GOAL
Reproduce exactly the final portion of the data: every line from the one containing "If you compare" through the last line, inclusive.

─── SOURCE RECORDS ───

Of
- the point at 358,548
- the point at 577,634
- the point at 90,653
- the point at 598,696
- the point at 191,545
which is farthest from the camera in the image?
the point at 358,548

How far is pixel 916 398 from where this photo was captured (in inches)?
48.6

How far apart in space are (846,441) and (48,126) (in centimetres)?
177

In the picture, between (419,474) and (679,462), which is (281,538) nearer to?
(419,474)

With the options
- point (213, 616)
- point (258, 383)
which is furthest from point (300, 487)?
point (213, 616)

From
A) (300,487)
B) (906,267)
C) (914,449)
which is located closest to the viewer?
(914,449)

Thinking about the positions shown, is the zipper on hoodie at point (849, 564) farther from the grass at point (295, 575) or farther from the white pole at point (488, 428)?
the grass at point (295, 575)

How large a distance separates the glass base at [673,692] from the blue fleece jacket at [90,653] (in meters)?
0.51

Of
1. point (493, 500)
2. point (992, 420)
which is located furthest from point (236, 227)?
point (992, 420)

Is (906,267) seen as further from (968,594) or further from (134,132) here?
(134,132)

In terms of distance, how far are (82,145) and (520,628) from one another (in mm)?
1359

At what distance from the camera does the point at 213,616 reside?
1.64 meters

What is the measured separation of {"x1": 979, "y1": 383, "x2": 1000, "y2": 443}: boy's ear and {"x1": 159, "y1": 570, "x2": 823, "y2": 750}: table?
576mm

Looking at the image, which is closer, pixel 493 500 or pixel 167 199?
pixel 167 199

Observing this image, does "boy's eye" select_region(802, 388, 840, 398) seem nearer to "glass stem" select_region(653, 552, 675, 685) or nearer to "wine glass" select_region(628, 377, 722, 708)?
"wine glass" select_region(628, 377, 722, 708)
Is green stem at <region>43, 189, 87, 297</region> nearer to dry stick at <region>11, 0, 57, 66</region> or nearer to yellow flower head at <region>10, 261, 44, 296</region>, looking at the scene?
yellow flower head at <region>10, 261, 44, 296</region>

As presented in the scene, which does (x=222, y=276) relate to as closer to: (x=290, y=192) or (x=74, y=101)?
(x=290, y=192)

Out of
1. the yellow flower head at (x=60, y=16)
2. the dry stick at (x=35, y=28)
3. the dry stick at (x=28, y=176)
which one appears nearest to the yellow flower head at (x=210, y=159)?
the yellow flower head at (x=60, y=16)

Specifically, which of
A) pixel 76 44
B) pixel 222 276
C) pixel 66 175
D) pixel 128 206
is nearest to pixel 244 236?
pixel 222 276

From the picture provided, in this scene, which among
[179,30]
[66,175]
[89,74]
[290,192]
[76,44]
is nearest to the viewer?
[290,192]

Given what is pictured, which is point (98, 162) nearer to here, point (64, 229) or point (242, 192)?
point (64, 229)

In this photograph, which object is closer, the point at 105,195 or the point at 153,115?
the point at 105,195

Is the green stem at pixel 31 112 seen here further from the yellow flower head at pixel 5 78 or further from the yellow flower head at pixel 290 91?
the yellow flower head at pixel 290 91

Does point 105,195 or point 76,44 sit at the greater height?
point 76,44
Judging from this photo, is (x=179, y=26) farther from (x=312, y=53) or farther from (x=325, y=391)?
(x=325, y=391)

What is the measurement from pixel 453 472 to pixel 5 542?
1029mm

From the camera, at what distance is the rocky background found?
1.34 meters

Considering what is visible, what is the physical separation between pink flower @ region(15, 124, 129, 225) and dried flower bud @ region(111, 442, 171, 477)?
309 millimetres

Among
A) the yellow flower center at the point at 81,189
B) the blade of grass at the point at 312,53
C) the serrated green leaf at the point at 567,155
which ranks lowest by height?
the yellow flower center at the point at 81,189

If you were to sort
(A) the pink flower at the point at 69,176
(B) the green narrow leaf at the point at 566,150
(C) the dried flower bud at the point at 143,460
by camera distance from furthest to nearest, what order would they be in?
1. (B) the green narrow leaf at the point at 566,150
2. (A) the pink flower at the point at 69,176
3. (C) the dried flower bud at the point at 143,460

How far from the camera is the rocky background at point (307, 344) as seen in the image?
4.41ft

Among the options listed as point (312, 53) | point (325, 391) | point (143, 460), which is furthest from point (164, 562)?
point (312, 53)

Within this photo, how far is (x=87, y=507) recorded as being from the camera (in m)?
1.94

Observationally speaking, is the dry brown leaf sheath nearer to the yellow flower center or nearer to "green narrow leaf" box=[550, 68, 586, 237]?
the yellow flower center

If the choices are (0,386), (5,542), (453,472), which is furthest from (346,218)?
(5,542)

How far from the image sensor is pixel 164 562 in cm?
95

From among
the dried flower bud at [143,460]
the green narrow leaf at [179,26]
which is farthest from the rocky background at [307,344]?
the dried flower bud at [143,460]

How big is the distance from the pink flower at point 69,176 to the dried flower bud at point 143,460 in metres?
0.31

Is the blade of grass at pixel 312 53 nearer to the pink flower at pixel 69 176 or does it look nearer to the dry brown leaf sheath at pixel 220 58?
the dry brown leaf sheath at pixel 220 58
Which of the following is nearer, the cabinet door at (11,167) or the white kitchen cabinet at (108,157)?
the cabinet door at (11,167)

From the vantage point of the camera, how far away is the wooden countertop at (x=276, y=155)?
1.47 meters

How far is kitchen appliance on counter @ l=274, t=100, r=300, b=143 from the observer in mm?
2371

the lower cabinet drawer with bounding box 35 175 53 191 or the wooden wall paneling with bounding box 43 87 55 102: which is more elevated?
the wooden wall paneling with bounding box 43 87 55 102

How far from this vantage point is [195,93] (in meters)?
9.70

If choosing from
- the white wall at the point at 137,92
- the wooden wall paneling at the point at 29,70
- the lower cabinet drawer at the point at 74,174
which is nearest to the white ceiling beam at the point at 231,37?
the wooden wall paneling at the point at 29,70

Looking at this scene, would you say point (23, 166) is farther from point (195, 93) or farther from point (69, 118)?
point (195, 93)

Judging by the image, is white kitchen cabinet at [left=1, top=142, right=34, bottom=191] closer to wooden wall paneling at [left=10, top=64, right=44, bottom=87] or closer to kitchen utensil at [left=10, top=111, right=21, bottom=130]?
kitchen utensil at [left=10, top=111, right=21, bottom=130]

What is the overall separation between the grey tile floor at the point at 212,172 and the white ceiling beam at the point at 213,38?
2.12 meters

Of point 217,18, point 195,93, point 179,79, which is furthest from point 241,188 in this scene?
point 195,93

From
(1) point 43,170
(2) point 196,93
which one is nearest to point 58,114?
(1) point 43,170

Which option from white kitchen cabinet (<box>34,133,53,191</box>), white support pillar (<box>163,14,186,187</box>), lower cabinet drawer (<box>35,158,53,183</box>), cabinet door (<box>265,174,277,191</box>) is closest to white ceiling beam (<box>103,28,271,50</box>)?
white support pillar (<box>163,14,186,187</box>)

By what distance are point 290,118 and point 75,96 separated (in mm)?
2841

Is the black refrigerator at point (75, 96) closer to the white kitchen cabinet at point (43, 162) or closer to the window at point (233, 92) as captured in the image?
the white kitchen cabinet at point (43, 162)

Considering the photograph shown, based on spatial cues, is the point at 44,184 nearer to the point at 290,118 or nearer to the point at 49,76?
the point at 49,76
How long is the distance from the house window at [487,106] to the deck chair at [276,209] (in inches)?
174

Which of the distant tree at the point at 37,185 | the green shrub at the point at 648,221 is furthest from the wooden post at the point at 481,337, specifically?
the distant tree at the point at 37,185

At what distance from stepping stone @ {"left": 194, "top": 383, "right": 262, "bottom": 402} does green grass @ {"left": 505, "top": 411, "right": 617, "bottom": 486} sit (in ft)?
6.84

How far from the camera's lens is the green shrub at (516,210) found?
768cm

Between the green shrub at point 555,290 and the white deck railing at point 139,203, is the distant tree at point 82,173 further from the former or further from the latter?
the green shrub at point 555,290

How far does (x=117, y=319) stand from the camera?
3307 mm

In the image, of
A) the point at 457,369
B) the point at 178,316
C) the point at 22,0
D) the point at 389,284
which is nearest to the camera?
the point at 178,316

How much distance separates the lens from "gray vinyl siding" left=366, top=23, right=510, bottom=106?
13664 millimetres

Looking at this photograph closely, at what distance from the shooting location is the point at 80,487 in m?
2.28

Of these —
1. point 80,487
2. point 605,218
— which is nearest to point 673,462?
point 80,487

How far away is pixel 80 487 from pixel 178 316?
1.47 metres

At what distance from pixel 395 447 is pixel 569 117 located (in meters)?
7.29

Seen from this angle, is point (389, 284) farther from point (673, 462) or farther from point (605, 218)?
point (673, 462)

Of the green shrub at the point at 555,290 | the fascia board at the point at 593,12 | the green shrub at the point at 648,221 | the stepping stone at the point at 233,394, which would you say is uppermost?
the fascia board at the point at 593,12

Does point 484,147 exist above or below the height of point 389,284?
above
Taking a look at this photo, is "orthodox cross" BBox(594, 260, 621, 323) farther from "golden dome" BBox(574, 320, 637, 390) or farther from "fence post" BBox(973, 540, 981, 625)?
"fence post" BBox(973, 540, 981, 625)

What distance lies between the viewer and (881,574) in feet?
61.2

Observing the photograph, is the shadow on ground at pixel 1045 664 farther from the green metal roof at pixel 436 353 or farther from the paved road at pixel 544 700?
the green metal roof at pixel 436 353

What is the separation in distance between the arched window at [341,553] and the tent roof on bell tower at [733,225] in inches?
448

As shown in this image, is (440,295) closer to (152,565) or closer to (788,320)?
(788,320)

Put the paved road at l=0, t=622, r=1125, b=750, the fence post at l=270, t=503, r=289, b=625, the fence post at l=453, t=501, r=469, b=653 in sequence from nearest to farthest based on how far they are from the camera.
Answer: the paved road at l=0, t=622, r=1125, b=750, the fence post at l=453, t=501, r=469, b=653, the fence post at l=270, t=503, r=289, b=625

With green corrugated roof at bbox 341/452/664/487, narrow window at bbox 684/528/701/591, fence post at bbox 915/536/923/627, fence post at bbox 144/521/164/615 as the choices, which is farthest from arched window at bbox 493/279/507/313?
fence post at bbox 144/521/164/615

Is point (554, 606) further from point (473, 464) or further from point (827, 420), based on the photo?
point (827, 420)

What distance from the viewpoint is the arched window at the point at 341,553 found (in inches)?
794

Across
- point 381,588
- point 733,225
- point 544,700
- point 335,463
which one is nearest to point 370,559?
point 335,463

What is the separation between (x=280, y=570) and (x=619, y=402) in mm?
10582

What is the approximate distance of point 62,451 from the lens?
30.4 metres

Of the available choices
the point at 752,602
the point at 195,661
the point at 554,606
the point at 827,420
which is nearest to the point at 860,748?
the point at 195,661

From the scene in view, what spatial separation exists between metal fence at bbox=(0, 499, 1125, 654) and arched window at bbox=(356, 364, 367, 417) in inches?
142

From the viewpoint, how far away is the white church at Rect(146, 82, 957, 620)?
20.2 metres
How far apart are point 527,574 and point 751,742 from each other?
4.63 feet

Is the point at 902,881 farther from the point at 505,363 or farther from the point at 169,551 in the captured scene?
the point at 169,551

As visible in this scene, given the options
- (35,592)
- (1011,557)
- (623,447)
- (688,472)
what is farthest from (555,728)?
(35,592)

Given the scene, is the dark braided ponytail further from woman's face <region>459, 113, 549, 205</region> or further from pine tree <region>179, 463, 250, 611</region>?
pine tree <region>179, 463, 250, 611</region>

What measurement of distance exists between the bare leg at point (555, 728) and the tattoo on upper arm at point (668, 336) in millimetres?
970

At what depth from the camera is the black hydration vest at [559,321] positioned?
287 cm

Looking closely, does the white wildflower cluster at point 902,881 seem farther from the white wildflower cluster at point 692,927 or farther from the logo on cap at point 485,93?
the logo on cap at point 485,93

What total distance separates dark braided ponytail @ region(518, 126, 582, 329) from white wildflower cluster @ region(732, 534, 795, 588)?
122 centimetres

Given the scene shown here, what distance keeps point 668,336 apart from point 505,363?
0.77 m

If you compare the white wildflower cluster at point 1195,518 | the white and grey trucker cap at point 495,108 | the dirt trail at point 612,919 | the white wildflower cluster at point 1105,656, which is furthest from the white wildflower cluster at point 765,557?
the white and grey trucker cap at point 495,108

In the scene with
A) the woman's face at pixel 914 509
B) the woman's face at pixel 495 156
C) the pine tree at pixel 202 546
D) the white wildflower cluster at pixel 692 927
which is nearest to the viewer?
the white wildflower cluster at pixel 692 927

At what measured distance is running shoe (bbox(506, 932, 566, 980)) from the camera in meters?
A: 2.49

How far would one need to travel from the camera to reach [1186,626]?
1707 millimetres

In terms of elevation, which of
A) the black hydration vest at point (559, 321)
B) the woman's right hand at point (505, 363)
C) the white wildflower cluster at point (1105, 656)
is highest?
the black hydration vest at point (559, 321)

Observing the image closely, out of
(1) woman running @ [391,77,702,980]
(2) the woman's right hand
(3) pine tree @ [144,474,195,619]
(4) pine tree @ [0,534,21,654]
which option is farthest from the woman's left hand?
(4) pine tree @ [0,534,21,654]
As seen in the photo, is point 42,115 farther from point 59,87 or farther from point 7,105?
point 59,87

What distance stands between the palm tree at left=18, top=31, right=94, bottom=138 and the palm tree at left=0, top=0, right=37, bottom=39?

───

REPLY
If you compare the white wildflower cluster at point 1195,518 | the white and grey trucker cap at point 495,108 | the dirt trail at point 612,919 | the white wildflower cluster at point 1105,656, which is furthest from the white wildflower cluster at point 765,557?
the white and grey trucker cap at point 495,108

In the scene with
A) the woman's face at pixel 914 509
B) the woman's face at pixel 495 156
C) the pine tree at pixel 202 546
D) the white wildflower cluster at pixel 692 927
which is nearest to the viewer?
the white wildflower cluster at pixel 692 927

At what measured distance is running shoe (bbox(506, 932, 566, 980)) from the camera in meters?
A: 2.49

How far would one need to travel from the camera to reach [1186,626]?
1707 millimetres

In terms of elevation, which of
A) the black hydration vest at point (559, 321)
B) the woman's right hand at point (505, 363)
C) the white wildflower cluster at point (1105, 656)
is highest?
the black hydration vest at point (559, 321)

Observing the image closely, out of
(1) woman running @ [391,77,702,980]
(2) the woman's right hand
(3) pine tree @ [144,474,195,619]
(4) pine tree @ [0,534,21,654]
which option is farthest from the woman's left hand?
(4) pine tree @ [0,534,21,654]
As seen in the photo, is point 42,115 farther from point 59,87 or farther from point 7,105?
point 59,87

What distance stands between the palm tree at left=18, top=31, right=94, bottom=138 and the palm tree at left=0, top=0, right=37, bottom=39?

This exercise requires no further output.